STARCH-PARAFFIN WAX COMPOSITIONS PREPARED BY STEAM JET COOKING. EXAMINATIONOF STARCH ADSORBED AT THE PARAFFIN-WATER INTERFACE

Authors: Fanta, George; Felker, Frederick; Shogren, Randal; Knutson Jr, Clarence

Submitted to: Carbohydrate Polymers
Publication Type: Peer Reviewed Journal
Publication Acceptance Date: 7/10/2000
Publication Date: N/A
Citation: N/A

Interpretive Summary: Treatment of a mixture of oil, water, and starch with high pressure steam, using a commercial technique known as steam jet cooking, yields a uniform dispersion of microscopic oil droplets suspended in a water solution of starch. Products of this type have been given the trademark Fantesk**TM by the USDA. The oil component of these mixtures does not coalesce because of a thin layer of starch that surrounds each oil droplet. When paraffin wax was used as the oil component we were able to isolate solidified droplets of starch-coated paraffin wax, determine the amount of surface starch, and examine the starch coatings in detail to discover what factors are responsible for their formation. These basic studies will enable us to tailor Fantesk products for end-use applications in foods, cosmetics, lubricants, and drug delivery.

Technical Abstract: Starch-paraffin wax compositions were prepared by passing aqueous mixtures of cornstarch and paraffin wax through a steam jet cooker.

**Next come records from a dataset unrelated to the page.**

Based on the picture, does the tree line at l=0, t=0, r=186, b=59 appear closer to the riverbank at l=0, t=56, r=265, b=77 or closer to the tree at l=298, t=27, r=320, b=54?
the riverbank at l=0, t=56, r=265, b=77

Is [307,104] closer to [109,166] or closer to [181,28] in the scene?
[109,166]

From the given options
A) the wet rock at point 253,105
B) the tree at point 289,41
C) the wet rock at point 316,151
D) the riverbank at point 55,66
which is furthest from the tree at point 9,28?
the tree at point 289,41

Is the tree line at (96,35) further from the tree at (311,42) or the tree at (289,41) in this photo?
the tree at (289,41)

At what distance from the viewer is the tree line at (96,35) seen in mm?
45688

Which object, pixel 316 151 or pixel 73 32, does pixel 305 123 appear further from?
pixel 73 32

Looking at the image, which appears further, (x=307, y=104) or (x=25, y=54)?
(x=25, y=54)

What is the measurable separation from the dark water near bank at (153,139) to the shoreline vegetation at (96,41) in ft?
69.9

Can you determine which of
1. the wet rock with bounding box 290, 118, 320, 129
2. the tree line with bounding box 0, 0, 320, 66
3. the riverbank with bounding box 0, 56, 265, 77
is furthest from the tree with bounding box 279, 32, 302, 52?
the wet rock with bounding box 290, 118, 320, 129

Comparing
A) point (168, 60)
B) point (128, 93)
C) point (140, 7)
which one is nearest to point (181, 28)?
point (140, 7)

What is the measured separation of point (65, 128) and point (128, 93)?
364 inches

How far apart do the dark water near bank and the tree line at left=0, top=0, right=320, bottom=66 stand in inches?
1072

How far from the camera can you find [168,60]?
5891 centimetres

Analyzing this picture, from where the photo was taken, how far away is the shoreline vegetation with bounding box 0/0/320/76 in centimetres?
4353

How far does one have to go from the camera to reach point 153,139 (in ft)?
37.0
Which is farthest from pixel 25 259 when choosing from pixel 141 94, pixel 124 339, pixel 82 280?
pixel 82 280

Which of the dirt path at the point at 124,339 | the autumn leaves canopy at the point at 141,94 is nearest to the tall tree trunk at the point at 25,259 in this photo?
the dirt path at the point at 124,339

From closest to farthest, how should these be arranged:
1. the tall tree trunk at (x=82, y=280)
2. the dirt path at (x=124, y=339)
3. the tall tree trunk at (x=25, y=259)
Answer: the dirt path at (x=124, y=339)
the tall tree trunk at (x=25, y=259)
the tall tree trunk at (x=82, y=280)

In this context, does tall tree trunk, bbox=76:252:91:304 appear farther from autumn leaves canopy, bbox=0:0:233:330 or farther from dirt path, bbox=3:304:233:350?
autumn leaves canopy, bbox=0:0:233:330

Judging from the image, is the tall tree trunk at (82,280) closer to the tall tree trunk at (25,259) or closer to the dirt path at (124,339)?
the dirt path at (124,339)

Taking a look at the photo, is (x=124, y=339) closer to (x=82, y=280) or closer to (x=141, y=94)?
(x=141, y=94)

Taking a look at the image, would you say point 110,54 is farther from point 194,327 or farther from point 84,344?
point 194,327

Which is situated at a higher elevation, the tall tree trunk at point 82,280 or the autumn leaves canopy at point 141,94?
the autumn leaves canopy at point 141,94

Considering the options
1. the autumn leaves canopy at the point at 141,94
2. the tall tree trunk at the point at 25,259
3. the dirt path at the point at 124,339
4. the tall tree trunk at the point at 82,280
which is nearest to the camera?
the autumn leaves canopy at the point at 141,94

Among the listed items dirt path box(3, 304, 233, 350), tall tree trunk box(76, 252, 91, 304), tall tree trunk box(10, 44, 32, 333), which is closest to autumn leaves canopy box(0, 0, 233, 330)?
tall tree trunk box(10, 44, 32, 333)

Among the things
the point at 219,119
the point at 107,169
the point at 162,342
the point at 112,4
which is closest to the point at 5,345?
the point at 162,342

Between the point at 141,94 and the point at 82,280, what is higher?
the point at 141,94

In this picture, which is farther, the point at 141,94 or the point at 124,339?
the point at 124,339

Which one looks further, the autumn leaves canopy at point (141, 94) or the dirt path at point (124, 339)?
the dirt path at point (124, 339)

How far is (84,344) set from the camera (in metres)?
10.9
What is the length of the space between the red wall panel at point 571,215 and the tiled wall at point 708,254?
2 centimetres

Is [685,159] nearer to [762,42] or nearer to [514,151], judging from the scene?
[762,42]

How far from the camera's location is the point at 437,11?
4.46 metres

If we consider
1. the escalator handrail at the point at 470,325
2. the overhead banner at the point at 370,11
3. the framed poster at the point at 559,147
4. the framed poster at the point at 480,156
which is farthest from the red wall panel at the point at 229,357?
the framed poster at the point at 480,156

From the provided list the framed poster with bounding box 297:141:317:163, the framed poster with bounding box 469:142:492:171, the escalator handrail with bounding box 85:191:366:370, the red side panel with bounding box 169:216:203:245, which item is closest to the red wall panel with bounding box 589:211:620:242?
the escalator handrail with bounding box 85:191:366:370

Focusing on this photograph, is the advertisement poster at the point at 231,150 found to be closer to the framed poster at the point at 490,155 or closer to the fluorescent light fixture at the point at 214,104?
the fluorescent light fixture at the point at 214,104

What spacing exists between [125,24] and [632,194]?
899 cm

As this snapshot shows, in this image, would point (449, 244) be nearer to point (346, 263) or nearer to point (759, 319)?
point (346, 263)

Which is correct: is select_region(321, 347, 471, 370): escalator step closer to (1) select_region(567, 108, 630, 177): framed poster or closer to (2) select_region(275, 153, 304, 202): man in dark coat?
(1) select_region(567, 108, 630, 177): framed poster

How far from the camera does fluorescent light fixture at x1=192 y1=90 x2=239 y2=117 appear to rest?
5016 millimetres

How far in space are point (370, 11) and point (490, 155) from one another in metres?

Solidified droplets of starch-coated paraffin wax were isolated from the surface by dilution of jet cooked dispersions with excess water followed by centrifugation. Weight percent interfacial starch in isolated wax droplets varied from about 3-8%, depending upon whether waxy, normal, or high amylose starch was used and whether jet-cooked dispersions were diluted with hot or cold water prior to centrifugation. The effects of small amounts of lipid (normally present in cereal starches) on weight percent interfacial starch was determined by examining products prepared from starch that was solvent extracted to remove the lipid component. Extraction of lipid from normal cornstarch produced a product having a lower percentage of interfacial starch than a comparable product prepared from unextracted starch. The morphology of the starch layer as observed by SEM was also affected by the presence or absence of lipid in the starting starch. The amylose component of cornstarch was preferentially adsorbed at the paraffin/water interface when lipid was present, suggesting that lipid enhances the surface activity of amylose through the formation of helical inclusion complexes. X-ray diffraction patterns of interfacial starch were consistent with this interpretation. Nitrogen analyses suggested that proteins present in commercial cornstarch may also adsorb along with starch at the paraffin/water interface.